[Opening EXTRACTED TEXT section]

SLS vs. SLA: Differences and Comparison
Learn about the differences between these two 3D printing technologies.
SLS (selective laser sintering) is a 3D printing technique that uses a laser to fuse together small particles of plastic, metal, glass, or ceramic powder into a solid object. SLA (stereolithography) uses an ultraviolet (UV) laser to cure (harden) photosensitive resin into the desired shape. Both technologies employ a laser as part of their build process, but they differ in terms of build speed, precision, price, and processing. A full understanding of the choice between SLS vs. SLA requires more background information.
A major advantage SLS has over SLA is in the time it takes to manufacture a part. It has a shorter lead time. Therefore, more such parts can be produced per day. However, if precision details are important, SLS becomes the best choice because it produces parts with tighter tolerances.
In this article, we will compare and contrast these two types of 3D printers. We will also take a cursory look at other alternatives that can serve as replacements for either one of them.

[Closing EXTRACTED TEXT section]

TASK ITEM
Echo the SLS and SLA comparison word for word, from "SLS (selective laser" up to and including "with tighter tolerances.". Work from the SLS and SLA comparison alone.

[Opening INFORMATION SHOWN section]

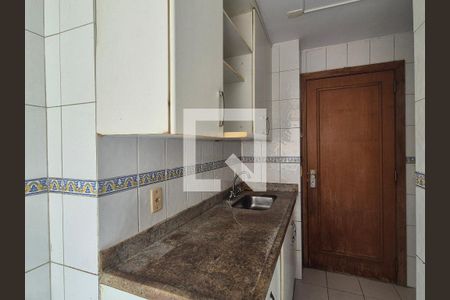 Apartamento à venda com 120m², 3 quartos e 2 vagasCozinha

[Closing INFORMATION SHOWN section]

OUTPUT
SLS (selective laser sintering) is a 3D printing technique that uses a laser to fuse together small particles of plastic, metal, glass, or ceramic powder into a solid object. SLA (stereolithography) uses an ultraviolet (UV) laser to cure (harden) photosensitive resin into the desired shape. Both technologies employ a laser as part of their build process, but they differ in terms of build speed, precision, price, and processing. A full understanding of the choice between SLS vs. SLA requires more background information.
A major advantage SLS has over SLA is in the time it takes to manufacture a part. It has a shorter lead time. Therefore, more such parts can be produced per day. However, if precision details are important, SLS becomes the best choice because it produces parts with tighter tolerances.